Pytania przestrzenne oparte na obrazach
━━━

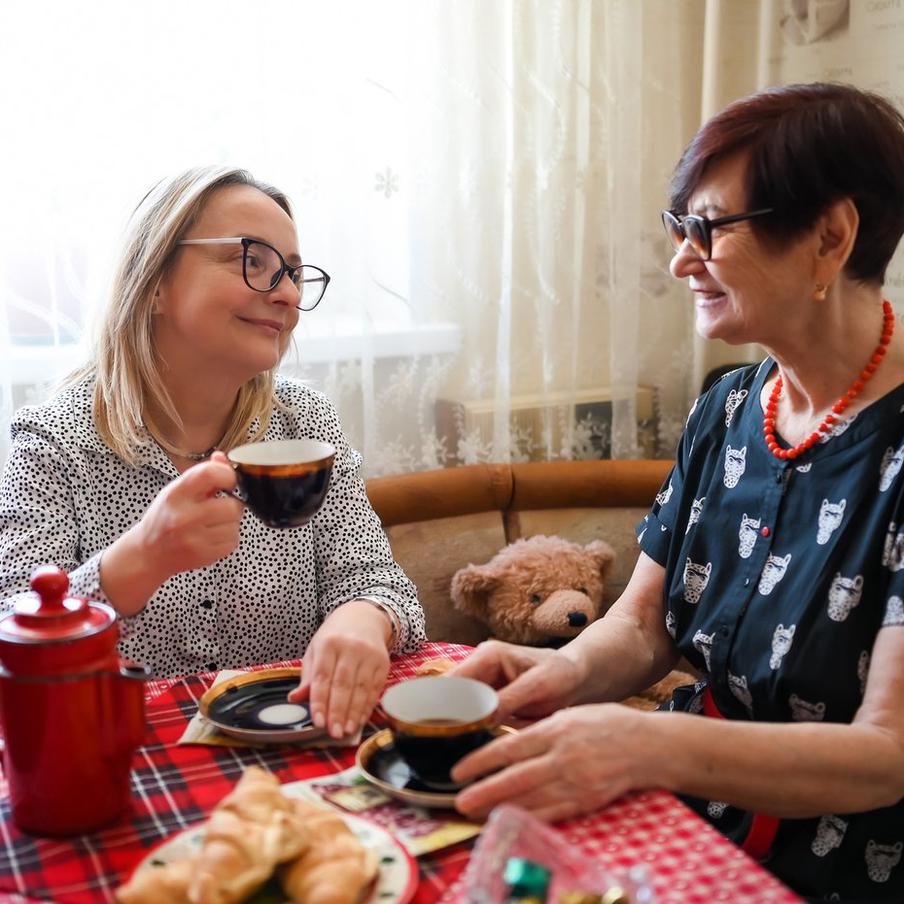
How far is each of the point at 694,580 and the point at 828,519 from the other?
243 mm

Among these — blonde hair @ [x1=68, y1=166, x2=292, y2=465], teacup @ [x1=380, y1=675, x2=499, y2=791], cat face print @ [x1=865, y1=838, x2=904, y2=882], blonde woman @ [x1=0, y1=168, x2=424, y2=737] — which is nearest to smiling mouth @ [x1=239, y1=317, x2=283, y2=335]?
blonde woman @ [x1=0, y1=168, x2=424, y2=737]

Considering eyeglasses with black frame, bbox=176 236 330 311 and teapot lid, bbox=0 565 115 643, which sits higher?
eyeglasses with black frame, bbox=176 236 330 311

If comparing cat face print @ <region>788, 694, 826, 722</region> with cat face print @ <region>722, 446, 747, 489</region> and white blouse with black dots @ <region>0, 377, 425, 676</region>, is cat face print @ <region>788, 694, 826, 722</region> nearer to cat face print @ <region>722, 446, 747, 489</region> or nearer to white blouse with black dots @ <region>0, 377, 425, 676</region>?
cat face print @ <region>722, 446, 747, 489</region>

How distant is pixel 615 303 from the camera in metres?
2.90

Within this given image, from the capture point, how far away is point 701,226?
4.92ft

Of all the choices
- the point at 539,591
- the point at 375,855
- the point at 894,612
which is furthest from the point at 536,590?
the point at 375,855

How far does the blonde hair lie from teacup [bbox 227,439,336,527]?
1.77ft

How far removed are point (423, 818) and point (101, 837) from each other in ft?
1.00

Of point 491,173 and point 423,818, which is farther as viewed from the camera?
point 491,173

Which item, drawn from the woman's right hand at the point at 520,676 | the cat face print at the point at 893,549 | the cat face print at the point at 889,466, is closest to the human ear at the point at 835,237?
the cat face print at the point at 889,466

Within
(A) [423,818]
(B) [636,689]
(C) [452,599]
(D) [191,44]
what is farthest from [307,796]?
(D) [191,44]

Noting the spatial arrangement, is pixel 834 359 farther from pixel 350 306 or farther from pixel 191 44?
pixel 191 44

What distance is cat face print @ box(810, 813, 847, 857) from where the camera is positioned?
1.38 m

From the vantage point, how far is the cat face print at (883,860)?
1371mm
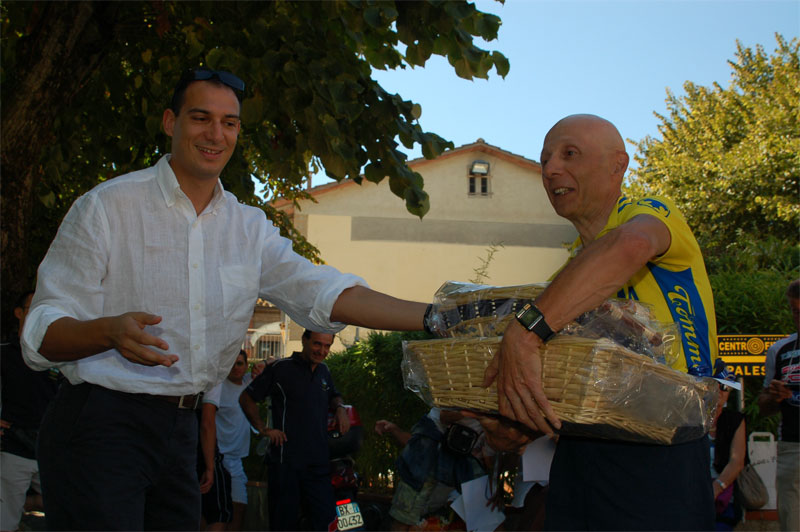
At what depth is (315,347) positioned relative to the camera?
7.77 metres

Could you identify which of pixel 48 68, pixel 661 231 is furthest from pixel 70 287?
pixel 48 68

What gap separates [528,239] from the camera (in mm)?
35031

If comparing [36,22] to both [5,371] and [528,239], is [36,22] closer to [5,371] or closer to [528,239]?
[5,371]

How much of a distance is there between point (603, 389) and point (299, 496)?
595 centimetres

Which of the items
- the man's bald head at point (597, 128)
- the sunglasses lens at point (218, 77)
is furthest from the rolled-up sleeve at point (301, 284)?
the man's bald head at point (597, 128)

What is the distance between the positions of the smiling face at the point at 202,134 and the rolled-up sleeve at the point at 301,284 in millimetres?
418

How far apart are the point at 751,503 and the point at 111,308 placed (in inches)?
228

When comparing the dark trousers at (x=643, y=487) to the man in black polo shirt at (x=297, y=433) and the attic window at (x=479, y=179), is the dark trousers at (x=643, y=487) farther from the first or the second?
the attic window at (x=479, y=179)

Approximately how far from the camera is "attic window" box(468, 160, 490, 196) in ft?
112

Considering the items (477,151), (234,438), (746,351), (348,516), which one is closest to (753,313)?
(746,351)

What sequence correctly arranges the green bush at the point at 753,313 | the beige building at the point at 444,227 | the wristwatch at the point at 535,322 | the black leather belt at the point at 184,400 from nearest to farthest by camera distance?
the wristwatch at the point at 535,322 → the black leather belt at the point at 184,400 → the green bush at the point at 753,313 → the beige building at the point at 444,227

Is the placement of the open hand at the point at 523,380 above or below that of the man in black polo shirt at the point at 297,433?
above

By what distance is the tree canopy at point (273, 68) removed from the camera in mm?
5750

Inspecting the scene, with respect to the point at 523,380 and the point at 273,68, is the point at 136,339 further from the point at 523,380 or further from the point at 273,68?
the point at 273,68
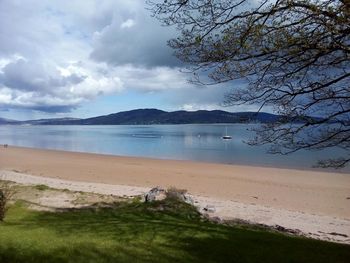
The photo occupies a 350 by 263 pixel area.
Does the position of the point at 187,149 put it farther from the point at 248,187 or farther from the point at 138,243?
the point at 138,243

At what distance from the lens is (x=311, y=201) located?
65.0 ft

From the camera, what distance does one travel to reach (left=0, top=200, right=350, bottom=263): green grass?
6.30m

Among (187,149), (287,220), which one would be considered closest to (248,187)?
(287,220)

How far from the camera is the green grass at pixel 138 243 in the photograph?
6297 millimetres

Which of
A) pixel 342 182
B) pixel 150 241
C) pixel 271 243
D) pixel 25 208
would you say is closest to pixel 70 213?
pixel 25 208

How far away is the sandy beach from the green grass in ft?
16.8

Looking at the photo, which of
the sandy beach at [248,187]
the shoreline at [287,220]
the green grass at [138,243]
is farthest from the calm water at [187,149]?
the shoreline at [287,220]

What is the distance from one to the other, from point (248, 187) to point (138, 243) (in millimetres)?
17194

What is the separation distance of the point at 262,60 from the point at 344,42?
122cm

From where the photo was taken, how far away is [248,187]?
23438 millimetres

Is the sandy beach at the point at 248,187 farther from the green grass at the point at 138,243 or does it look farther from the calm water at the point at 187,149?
the green grass at the point at 138,243

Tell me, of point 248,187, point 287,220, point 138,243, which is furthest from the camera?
point 248,187

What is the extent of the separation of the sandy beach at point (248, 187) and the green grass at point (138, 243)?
5128 millimetres

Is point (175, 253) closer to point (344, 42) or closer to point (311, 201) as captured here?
point (344, 42)
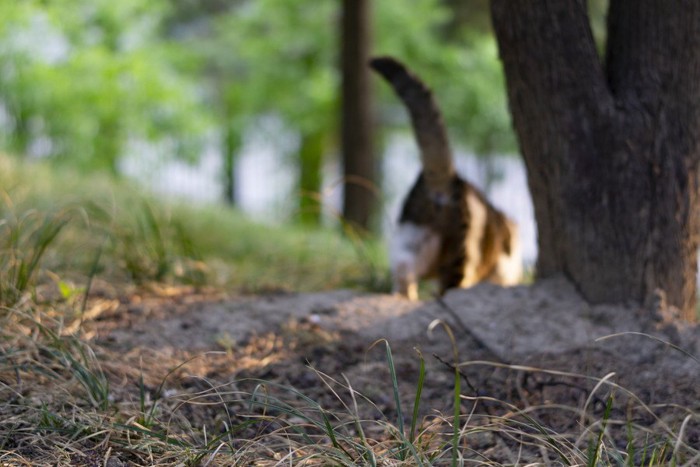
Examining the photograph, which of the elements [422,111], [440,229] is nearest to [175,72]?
[440,229]

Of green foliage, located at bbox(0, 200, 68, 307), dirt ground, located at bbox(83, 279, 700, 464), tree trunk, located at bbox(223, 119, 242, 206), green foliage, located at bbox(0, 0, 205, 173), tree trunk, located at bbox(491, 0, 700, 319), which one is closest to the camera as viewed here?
Result: dirt ground, located at bbox(83, 279, 700, 464)

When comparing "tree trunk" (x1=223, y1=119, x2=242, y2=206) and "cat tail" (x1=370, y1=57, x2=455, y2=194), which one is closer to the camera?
"cat tail" (x1=370, y1=57, x2=455, y2=194)

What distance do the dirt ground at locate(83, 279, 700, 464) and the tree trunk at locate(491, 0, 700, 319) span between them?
8.5 inches

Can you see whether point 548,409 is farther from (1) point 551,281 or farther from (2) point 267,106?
(2) point 267,106

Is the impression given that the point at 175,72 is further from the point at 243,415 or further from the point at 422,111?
the point at 243,415

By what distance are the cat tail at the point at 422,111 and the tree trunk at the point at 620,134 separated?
2.32ft

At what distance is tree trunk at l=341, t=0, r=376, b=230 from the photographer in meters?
8.97

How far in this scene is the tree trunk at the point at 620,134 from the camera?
318 cm

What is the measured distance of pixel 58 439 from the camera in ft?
6.91

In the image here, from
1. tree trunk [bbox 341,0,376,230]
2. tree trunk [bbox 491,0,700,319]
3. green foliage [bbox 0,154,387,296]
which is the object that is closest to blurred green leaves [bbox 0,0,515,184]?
tree trunk [bbox 341,0,376,230]

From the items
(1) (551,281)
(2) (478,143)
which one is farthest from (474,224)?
(2) (478,143)

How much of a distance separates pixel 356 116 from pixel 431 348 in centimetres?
646

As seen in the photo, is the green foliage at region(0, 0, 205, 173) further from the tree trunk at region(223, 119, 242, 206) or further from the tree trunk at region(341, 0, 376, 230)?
the tree trunk at region(341, 0, 376, 230)

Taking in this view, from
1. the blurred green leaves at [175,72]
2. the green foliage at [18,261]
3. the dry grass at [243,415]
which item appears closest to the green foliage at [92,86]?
the blurred green leaves at [175,72]
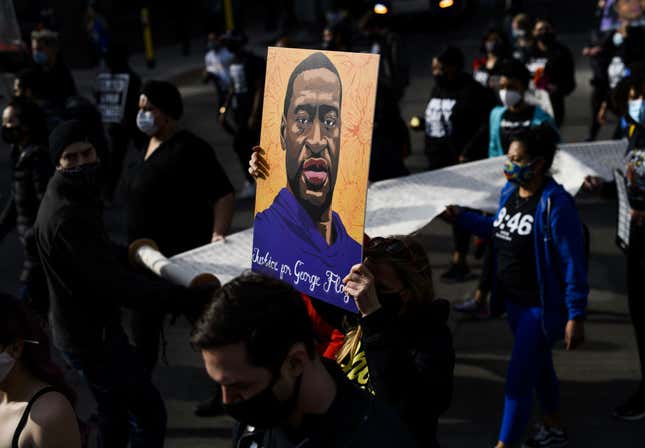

━━━

→ Zadanie
Podaj, proszę, w całości każdy wiersz danych, w którym występuje słowo „smiling”.

→ Wykonane zadanie
Among these — blonde hair @ [x1=68, y1=166, x2=292, y2=465], teacup @ [x1=380, y1=675, x2=499, y2=791], cat face print @ [x1=865, y1=838, x2=904, y2=882], blonde woman @ [x1=0, y1=168, x2=424, y2=737] — which is nearest to smiling mouth @ [x1=239, y1=317, x2=283, y2=335]?
What is the distance between the positions of the smiling face at the point at 202,134 and the rolled-up sleeve at the point at 301,284 in millimetres?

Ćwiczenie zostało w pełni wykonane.